### EXERCISE OBJECTIVE
Instruction for the entries below: return the part that opens with the line containing "Internatioal Textile Report" and closes with the line containing "Plastic Dispenser Pump", exactly, and no pictures.

===== AVAILABLE DATA

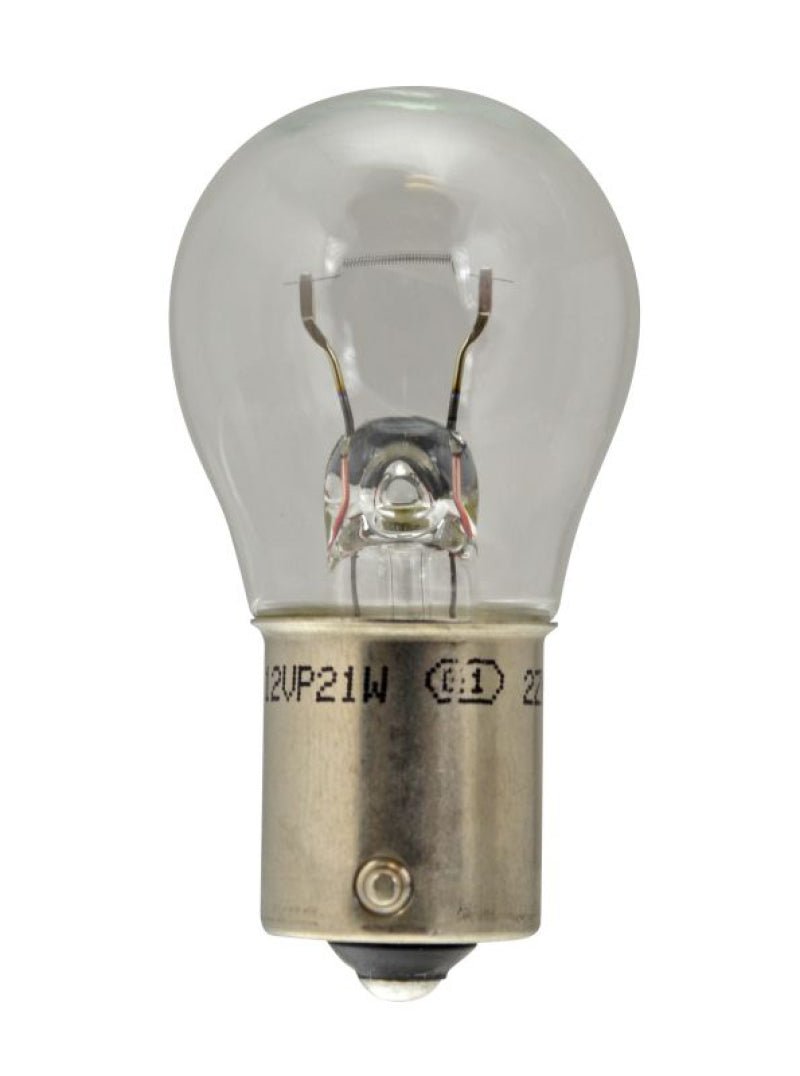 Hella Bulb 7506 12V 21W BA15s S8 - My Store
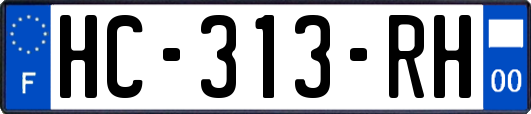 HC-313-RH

==========
===== AVAILABLE DATA

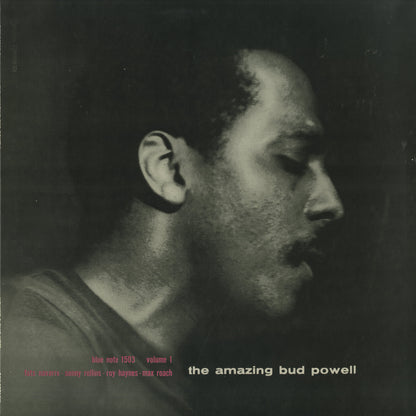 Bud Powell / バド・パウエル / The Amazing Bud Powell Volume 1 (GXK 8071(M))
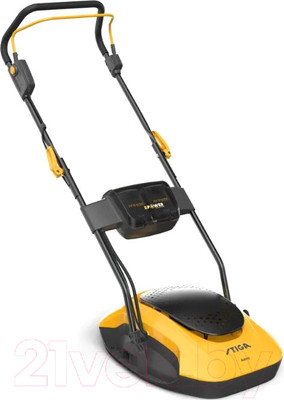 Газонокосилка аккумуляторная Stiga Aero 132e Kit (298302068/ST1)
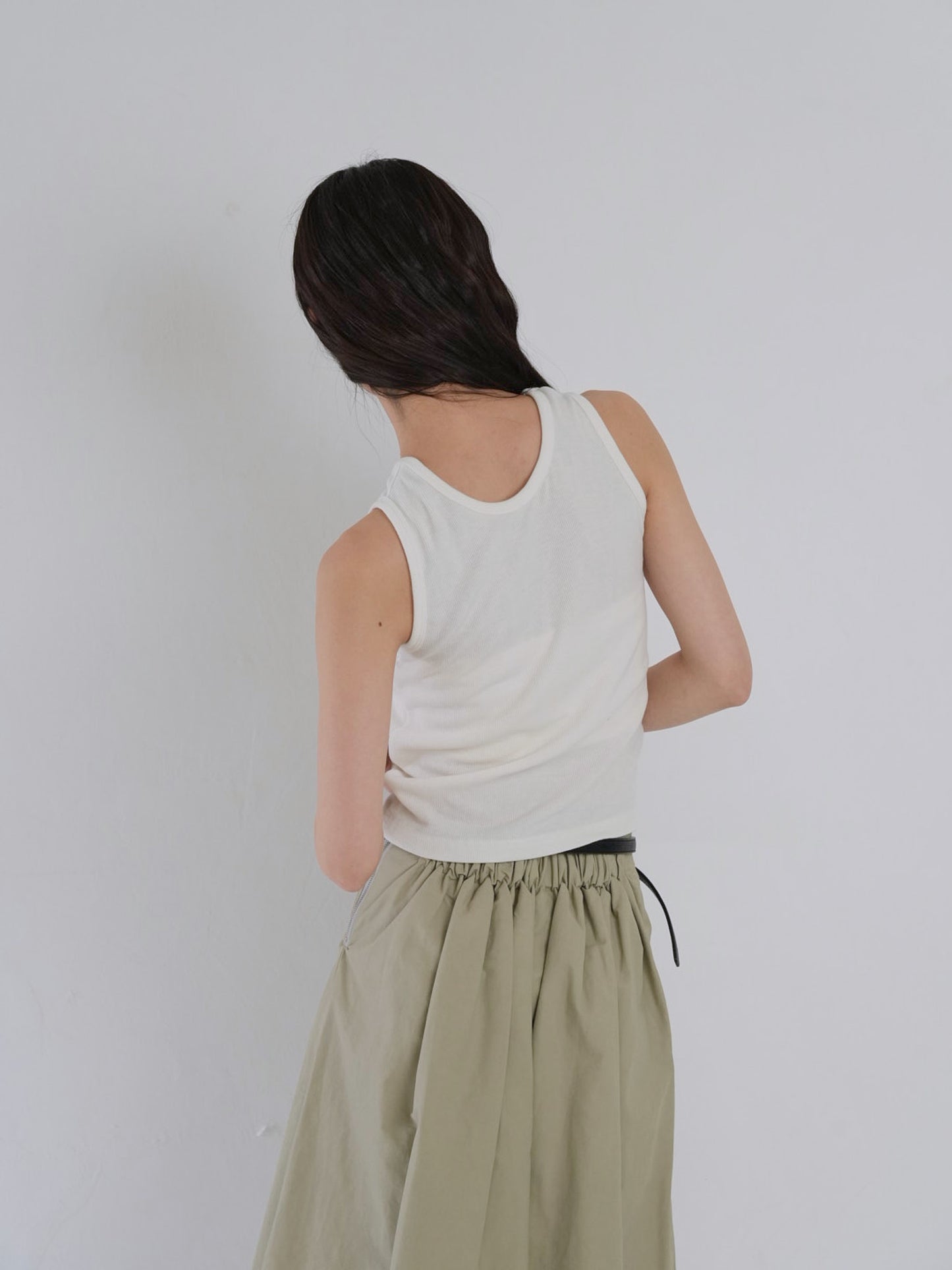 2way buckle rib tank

==========
===== AVAILABLE DATA

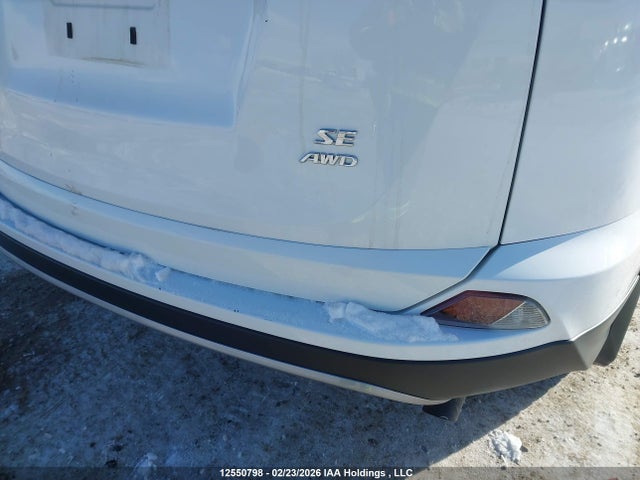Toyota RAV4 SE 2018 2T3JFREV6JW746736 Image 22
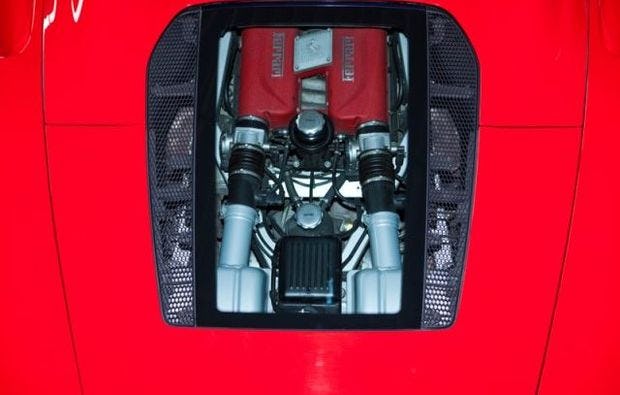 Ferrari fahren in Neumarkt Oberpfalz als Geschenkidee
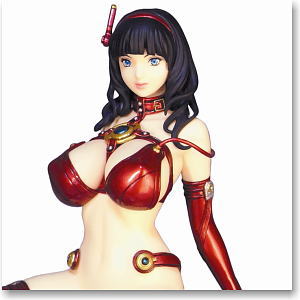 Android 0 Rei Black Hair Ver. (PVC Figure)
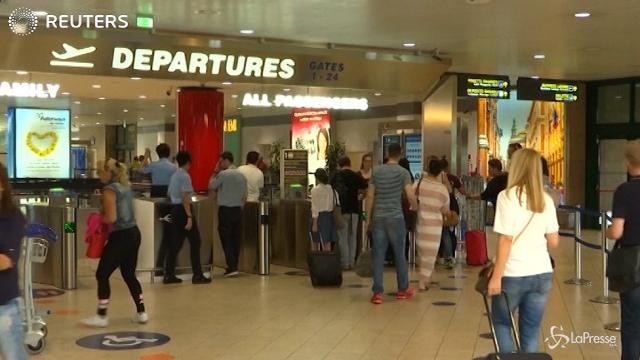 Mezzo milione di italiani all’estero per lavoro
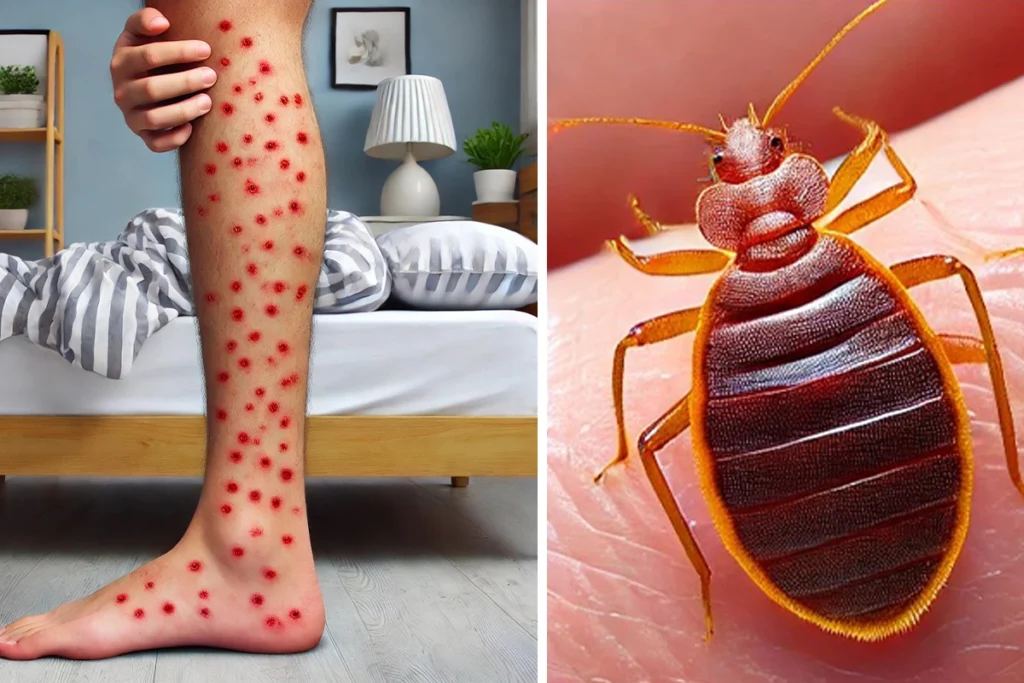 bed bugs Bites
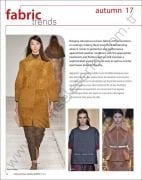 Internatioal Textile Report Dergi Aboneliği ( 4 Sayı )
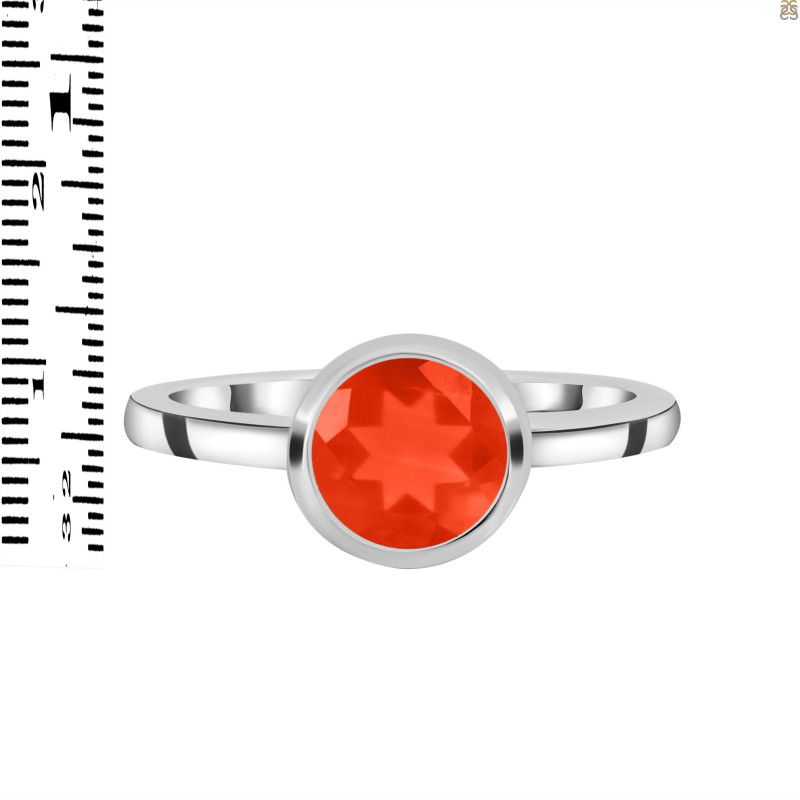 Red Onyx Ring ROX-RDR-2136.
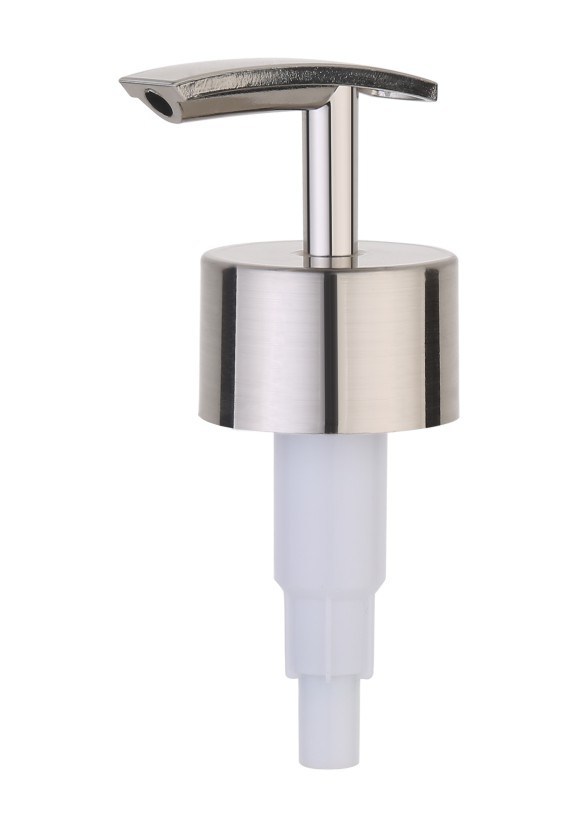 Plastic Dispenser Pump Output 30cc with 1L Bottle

==========

### RESULT OF THIS EXERCISE
 Internatioal Textile Report Dergi Aboneliği ( 4 Sayı )
 Red Onyx Ring ROX-RDR-2136.
 Plastic Dispenser Pump Output 30cc with 1L Bottle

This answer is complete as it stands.